═════ Information supplied

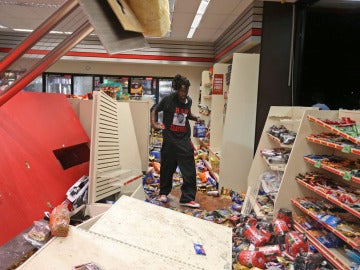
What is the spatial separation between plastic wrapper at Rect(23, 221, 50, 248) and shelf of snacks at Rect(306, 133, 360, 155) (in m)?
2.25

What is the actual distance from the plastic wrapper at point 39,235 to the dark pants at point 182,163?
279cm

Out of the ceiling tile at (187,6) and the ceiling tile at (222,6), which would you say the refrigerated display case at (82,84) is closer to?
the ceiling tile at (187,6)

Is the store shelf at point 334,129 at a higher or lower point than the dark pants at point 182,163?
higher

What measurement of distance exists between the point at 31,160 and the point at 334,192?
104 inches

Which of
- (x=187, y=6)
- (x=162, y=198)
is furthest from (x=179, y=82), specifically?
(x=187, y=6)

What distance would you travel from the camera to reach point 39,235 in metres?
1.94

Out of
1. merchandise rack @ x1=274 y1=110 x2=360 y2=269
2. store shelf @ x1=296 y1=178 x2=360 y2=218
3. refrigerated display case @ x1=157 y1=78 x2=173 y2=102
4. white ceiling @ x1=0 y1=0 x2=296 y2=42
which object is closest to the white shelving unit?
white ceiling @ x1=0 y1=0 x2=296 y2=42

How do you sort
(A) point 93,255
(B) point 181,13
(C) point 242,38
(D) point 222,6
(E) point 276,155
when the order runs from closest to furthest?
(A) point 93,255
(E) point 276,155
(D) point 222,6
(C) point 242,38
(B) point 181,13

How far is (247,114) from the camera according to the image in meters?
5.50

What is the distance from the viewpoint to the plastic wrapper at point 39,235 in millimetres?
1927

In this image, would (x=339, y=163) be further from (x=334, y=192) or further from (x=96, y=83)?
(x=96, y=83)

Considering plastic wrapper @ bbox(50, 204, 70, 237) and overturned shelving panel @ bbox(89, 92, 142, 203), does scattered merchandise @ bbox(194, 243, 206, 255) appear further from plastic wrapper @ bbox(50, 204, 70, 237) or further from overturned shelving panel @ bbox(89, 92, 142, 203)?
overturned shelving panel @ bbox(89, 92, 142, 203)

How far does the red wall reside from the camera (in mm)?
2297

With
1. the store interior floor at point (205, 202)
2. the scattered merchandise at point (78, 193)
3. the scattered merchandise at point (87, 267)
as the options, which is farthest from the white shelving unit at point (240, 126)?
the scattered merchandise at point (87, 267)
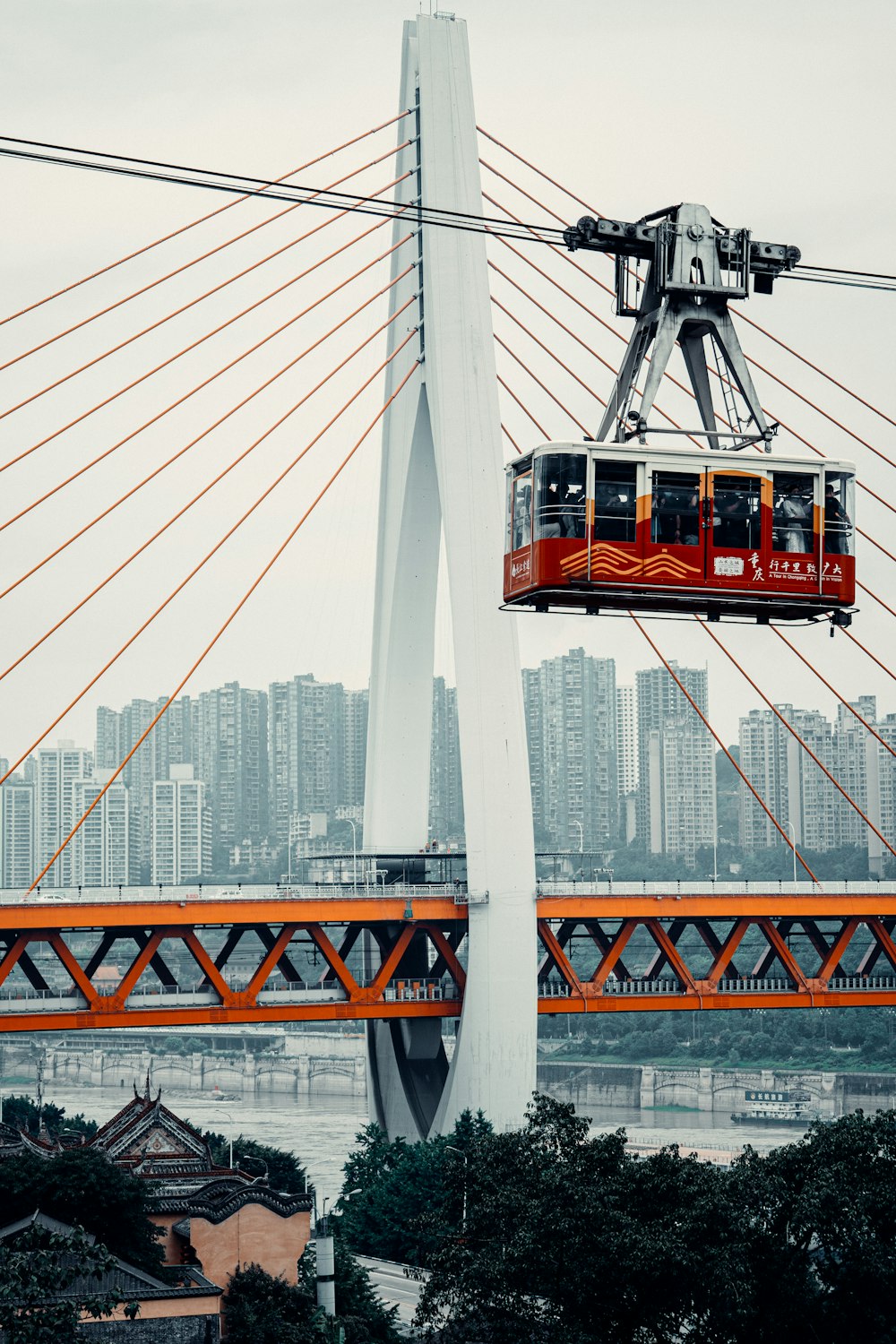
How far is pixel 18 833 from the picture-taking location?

══════════

- Task goal -
Can you switch "plastic wrapper" to "plastic bag" everywhere in the rows above, change nothing else, and write all the rows out again without the pictures?

- Exercise response -
What is the spatial separation between plastic bag at Rect(23, 221, 50, 248) and shelf of snacks at Rect(306, 133, 360, 155) (in m)?
2.25

What is the actual distance from the plastic bag at point 39,235 to the dark pants at point 182,163?
279cm

Out of the ceiling tile at (187,6) and the ceiling tile at (222,6), which would you say the refrigerated display case at (82,84) is closer to?
the ceiling tile at (187,6)

Is the store shelf at point 334,129 at a higher or lower point than the dark pants at point 182,163?
higher

What measurement of distance exists between the point at 31,160 and the point at 334,192?
104 inches

Which of
- (x=187, y=6)
- (x=162, y=198)
is furthest from (x=179, y=82), specifically?
(x=187, y=6)

What distance would you travel from the camera to reach point 39,235 in metres?
1.94

Out of
1. merchandise rack @ x1=274 y1=110 x2=360 y2=269
2. store shelf @ x1=296 y1=178 x2=360 y2=218
3. refrigerated display case @ x1=157 y1=78 x2=173 y2=102
4. white ceiling @ x1=0 y1=0 x2=296 y2=42
which object is closest to the white shelving unit?
white ceiling @ x1=0 y1=0 x2=296 y2=42

How do you sort
(A) point 93,255
(B) point 181,13
(C) point 242,38
(D) point 222,6
(E) point 276,155
when the order runs from closest to furthest?
(A) point 93,255
(E) point 276,155
(D) point 222,6
(C) point 242,38
(B) point 181,13

How far is (247,114) from the camera according to the image in meters?
5.50

What is the distance from the viewpoint to the plastic bag at point 39,235 in millimetres?
1927

In this image, would (x=339, y=163) be further from (x=334, y=192) or further from (x=96, y=83)?
(x=96, y=83)

Considering plastic bag @ bbox(50, 204, 70, 237) and overturned shelving panel @ bbox(89, 92, 142, 203), does scattered merchandise @ bbox(194, 243, 206, 255) appear further from plastic bag @ bbox(50, 204, 70, 237) or further from overturned shelving panel @ bbox(89, 92, 142, 203)?
overturned shelving panel @ bbox(89, 92, 142, 203)

How far does the red wall reside from the camera (in mm)?
2297

With
1. the store interior floor at point (205, 202)
2. the scattered merchandise at point (78, 193)
3. the scattered merchandise at point (87, 267)
as the options, which is farthest from the white shelving unit at point (240, 126)?
the scattered merchandise at point (87, 267)
How far is pixel 18 833 from the picture-taking location?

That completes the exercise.